The case is also a good example of the “pro arbitration” stance of the English courts. In this jurisdiction, the enforcement of arbitration awards will generally only be refused on public policy grounds where there is some element of illegality or where enforcement would be “injurious to the public good”.


In 2012 the claimant (Pencil Hill) sold the registration rights of a football player to the defendant, an Italian football club (Palermo), for a total of €6,720,000 to be paid in two instalments (the Instalments). A further €1,000,000 became due under an additional agreement.

If Palermo failed to pay any part of the Instalments on time then the remaining amount would become due together with a penalty equal to that remaining amount, i.e. Palermo would have to pay double the remaining amount. The contract provided for all disputes to be submitted to the Court of Arbitration for Sport (the CAS) according to Swiss Private law. 

Palermo failed to pay anything and the matter was referred to the CAS. Pencil Hill made a claim for €6,720,000 for the Instalments, a further €6,720,000 as a penalty payment and €1,000,000 for the amount due under the additional agreement.

The CAS awarded a total of €9,400,000. This included the €6,720,000 and €1,000,000 due under the two agreements but, applying Swiss law, the tribunal reduced the penalty to €1,680,000 (25 per cent of the amount claimed).
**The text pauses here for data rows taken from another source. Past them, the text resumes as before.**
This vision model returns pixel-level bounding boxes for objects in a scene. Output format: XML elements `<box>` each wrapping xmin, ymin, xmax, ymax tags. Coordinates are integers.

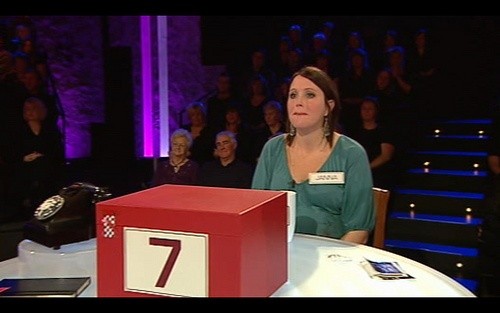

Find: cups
<box><xmin>279</xmin><ymin>191</ymin><xmax>297</xmax><ymax>244</ymax></box>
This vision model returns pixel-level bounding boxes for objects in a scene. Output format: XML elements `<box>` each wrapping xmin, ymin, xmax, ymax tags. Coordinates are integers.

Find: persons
<box><xmin>252</xmin><ymin>67</ymin><xmax>376</xmax><ymax>245</ymax></box>
<box><xmin>0</xmin><ymin>15</ymin><xmax>63</xmax><ymax>223</ymax></box>
<box><xmin>149</xmin><ymin>23</ymin><xmax>437</xmax><ymax>211</ymax></box>
<box><xmin>487</xmin><ymin>113</ymin><xmax>500</xmax><ymax>174</ymax></box>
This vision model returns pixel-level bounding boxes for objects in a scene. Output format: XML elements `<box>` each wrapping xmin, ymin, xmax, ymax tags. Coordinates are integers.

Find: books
<box><xmin>0</xmin><ymin>277</ymin><xmax>91</xmax><ymax>298</ymax></box>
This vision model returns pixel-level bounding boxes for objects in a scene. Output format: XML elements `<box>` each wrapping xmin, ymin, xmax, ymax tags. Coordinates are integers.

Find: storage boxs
<box><xmin>97</xmin><ymin>184</ymin><xmax>289</xmax><ymax>297</ymax></box>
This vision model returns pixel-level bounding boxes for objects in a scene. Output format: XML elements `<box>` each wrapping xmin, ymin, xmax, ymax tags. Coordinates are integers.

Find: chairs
<box><xmin>371</xmin><ymin>187</ymin><xmax>389</xmax><ymax>247</ymax></box>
In reaching their decision the CAS expressed the view that the original penalty of €6,720,000 was “disproportionate and unfair”.


The only issue before the High Court was whether to refuse the enforcement of €1,680,000 on the ground that to do so would be contrary to public policy.
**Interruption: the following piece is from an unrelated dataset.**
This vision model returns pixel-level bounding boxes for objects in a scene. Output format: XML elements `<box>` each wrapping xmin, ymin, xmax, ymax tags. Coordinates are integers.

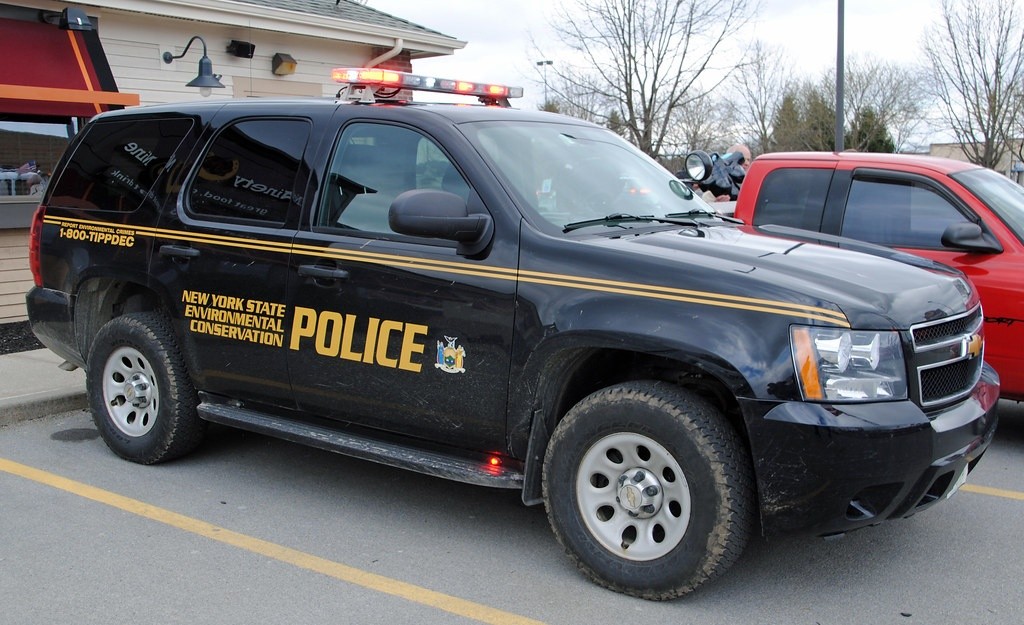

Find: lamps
<box><xmin>272</xmin><ymin>52</ymin><xmax>298</xmax><ymax>76</ymax></box>
<box><xmin>40</xmin><ymin>6</ymin><xmax>93</xmax><ymax>32</ymax></box>
<box><xmin>163</xmin><ymin>36</ymin><xmax>226</xmax><ymax>97</ymax></box>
The following factors led the High Court to conclude that enforcing the award would not be contrary to public policy:

  1. the court should lean towards enforcing foreign arbitration awards;
  2. there are only a narrow set of circumstances where a court can refuse to enforce such an award, one such ground is public policy;
  3. the bar for refusing to enforce an award on the grounds of public policy is high; it would have to be “injurious to the public good”;
  4. in the current case the parties chose Swiss law as the governing law, and the award was made on this basis. This choice should be taken into account when reaching a decision; and
  5. the CAS had reduced the amount payable to a level which, as a matter of Swiss law, was not penal. 


The case should not be seen as a “green light” for parties to circumvent the English rules on penalty clauses simply by providing for their contracts to be governed by a foreign law and for disputes to be referred to arbitration. The outcome may have been different if England had been the place of performance of the underlying contract or if the penalty amount had not been reduced. However, the case does show that the English courts will not apply “domestic” concepts of public policy when considering whether to enforce New York Convention awards, and that the public policy of enforcing international arbitration awards outweighs the public policy of refusing to enforce penalty clauses (at least where local law provides its own protections against penalties).
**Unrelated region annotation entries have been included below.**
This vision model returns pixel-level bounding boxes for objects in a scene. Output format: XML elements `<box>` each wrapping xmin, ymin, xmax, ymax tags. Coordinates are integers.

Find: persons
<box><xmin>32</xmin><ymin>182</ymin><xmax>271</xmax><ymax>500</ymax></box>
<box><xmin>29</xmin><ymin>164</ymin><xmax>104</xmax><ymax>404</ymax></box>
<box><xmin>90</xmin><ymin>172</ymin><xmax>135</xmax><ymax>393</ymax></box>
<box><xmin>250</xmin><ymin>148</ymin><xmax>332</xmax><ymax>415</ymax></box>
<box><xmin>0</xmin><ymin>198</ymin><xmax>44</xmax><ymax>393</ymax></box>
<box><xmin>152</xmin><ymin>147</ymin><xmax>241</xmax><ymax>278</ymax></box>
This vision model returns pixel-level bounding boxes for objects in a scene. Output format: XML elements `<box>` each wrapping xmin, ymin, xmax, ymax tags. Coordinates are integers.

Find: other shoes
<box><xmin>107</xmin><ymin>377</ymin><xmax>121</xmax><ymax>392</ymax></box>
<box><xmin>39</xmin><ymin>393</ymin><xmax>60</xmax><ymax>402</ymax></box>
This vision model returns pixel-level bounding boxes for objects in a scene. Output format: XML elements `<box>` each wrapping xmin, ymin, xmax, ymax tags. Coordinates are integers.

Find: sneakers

It is not clear whether the same approach would be taken in the enforcement of foreign court judgments. In the case of JSC VTB Bank v Pavel Valerjevich Skurikhin and others [2014] EWHC 271 (Comm) the High Court refused, in the context of an application for summary judgment, to enforce a number of Russian judgments insofar as those judgments gave effect to penalties. However, as the point only arose on an application for summary judgment, the judge only had to consider whether it was arguable that the judgments should not be enforced and he did not reach a firm conclusion on the point. 

Until this point is clarified, parties to contracts which are to be performed abroad, and which contain penalty provisions which are likely to be enforceable under the local law but unenforceable under English law, may be better off referring their disputes to arbitration so as to improve their prospects of success in any enforcement proceedings brought in this jurisdiction.